According to documents released on Tuesday, Tether only has enough cash on hand to back three-fourths of the supply of USDT. This should be causing alarm bells to wail and investors to scramble, given that the entire premise behind Tether’s offering was that each USDT would be backed by a U.S. dollar on a one-to-one basis. If this isn’t the case, there is obviously something very wrong happening at the company.

According to Zoe Phillips of the Morgan Lewis law firm, “… Tether’s reserves of cash and cash equivalents alone (without the line of credit) would cover approximately 74 percent of the outstanding amount of tether.” Morgan Lewis is one of two law firms, along with Steptoe & Johnson LLP, representing Bitfinex and Tether in a lawsuit initiated by the New York State Attorney General’s Office.
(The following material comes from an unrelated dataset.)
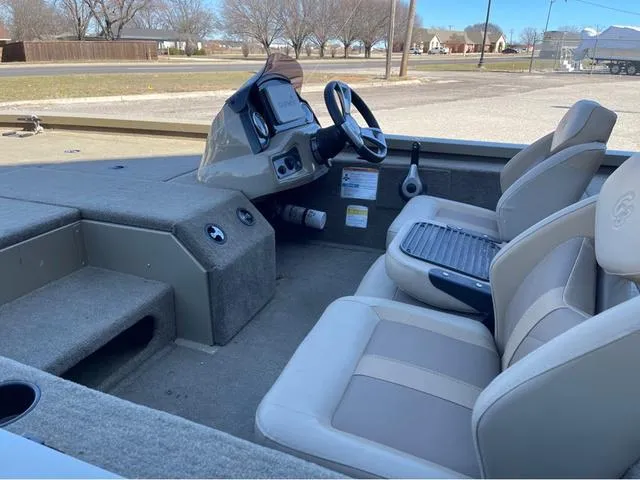 Slide: The Image of 2022 G3 Sportsman 1910 boat interior with steering console and seating. - 6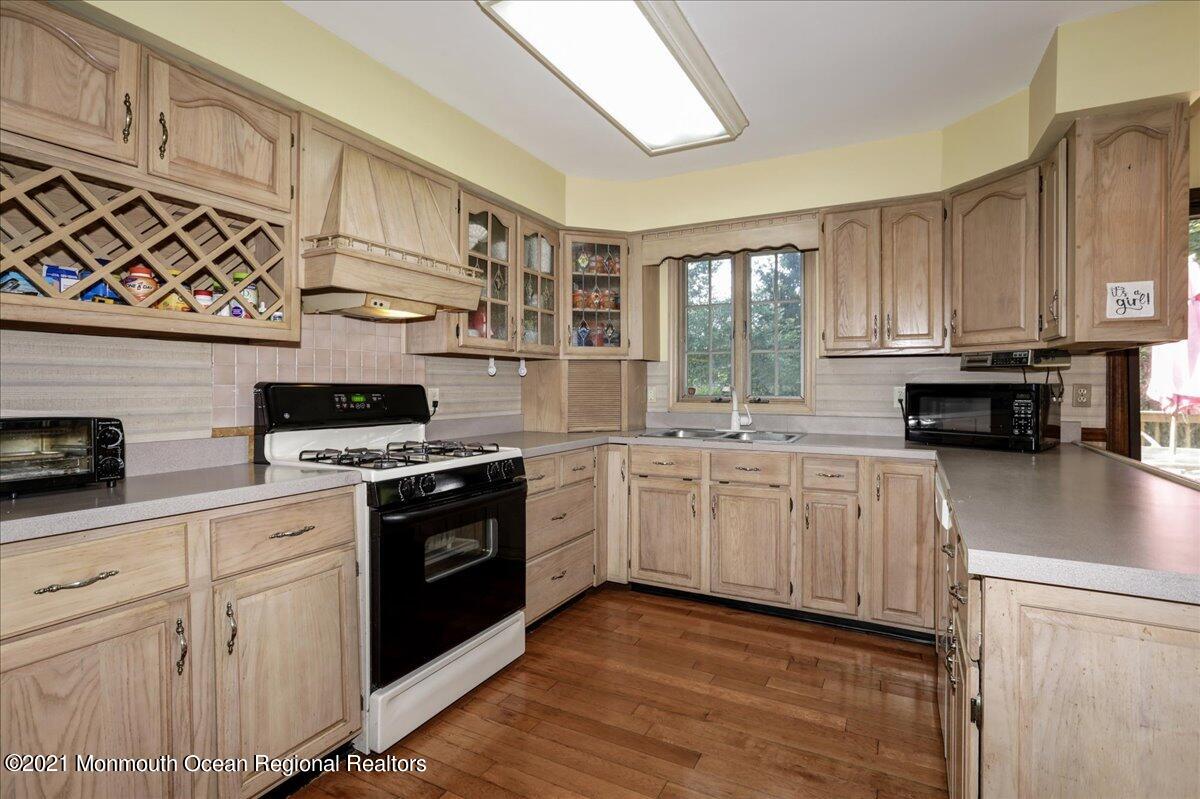 41 Haines Street Lanoka Harbor, NJ 08734 - Photo 16 of 43 a kitchen with granite countertop a stove sink and cabinets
Phillips doesn’t believe there’s a problem with the situation, even though it could be considered a breach in one of a number of security regulations. She explains, “This sort of ‘fractional’ reserving arrangement is similar to how commercial banks work. No bank holds in liquid cash more than a small percentage of depositors’ money. The funds are invested. The markets clearly remain confident in tether, as it currently trades just shy of $1 dollar per U.S. Dollar tether—even after the Attorney General’s highly inflammatory and misleading public application. Any suggestion that tether holders face liquidity risk is unsupported speculation.”

The difference is, banks don’t make claims to hold liquid cash equal to deposits, nor do they refuse to allow audits of their holdings.

Tether backs should run—run fast and run far.